Padang – Pemerintah Kota Padang mulai tancap gas mematangkan persiapan penilaian Kabupaten/Kota Sehat (KKS) tahun 2026. Kesiapan daerah ini dibahas secara mendalam dalam rapat koordinasi lintas sektor di Ruang Rapat Bappeda Kota Padang, Kamis (11/6/2026).
Kepala Dinas Kesehatan Kota Padang, dr. Srikurnia Yati, menyebut tahapan ini sangat krusial untuk mengevaluasi kesiapan daerah berdasarkan sembilan tatanan penilaian. Pihaknya telah menginstruksikan seluruh Organisasi Perangkat Daerah (OPD) agar segera melengkapi dokumen pendukung serta mempercepat pemenuhan indikator di setiap bidang.
“Kami sudah menyelesaikan koordinasi dengan seluruh OPD terkait. Kini, kami fokus menindaklanjuti berbagai poin penting dalam sembilan tatanan penilaian tersebut agar target dapat tercapai,” ujar Srikurnia seusai rapat.
Sejumlah sektor kini menjadi prioritas utama pemkot.
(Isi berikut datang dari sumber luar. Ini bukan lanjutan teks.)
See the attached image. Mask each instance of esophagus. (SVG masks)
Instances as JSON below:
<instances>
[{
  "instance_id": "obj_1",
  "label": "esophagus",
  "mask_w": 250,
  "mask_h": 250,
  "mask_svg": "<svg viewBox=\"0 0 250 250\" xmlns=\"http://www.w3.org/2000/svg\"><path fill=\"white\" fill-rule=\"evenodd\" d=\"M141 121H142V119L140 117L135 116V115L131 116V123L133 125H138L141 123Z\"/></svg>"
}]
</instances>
Di bidang pendidikan, pemerintah menggenjot pemenuhan ruang Usaha Kesehatan Sekolah (UKS) di seluruh jenjang serta mempercepat program Sekolah Ramah Anak.
Sementara di sektor infrastruktur, fokus utama tertuju pada pembangunan trotoar ramah disabilitas dan optimalisasi program Car Free Day. Dinas Perumahan dan Kawasan Permukiman (Perkim) juga terus berupaya menjaga kawasan hunian warga tetap aman, sehat, dan nyaman.
Srikurnia menegaskan bahwa predikat Kota Sehat tidak mungkin terwujud tanpa kolaborasi lintas lini yang kuat. Ia juga menyoroti peran sentral masyarakat dalam menerapkan Perilaku Hidup Bersih dan Sehat (PHBS) sebagai kunci keberhasilan.
“Ini bukan kerja satu OPD saja. Pemahaman masyarakat mengenai PHBS sangat krusial untuk mendukung misi Wali Kota dalam mewujudkan Padang sebagai Kota Sehat,” tegasnya.
Dinas Kesehatan sendiri mengaku optimistis Padang mampu menyabet penghargaan tertinggi, yaitu Swasti Saba Wistara. Keyakinan tersebut didasari oleh tingginya komitmen OPD, pergerakan masif Forum Kota Sehat hingga ke tingkat RT/RW, serta dukungan penuh dari Wali Kota Padang, Fadly Amran.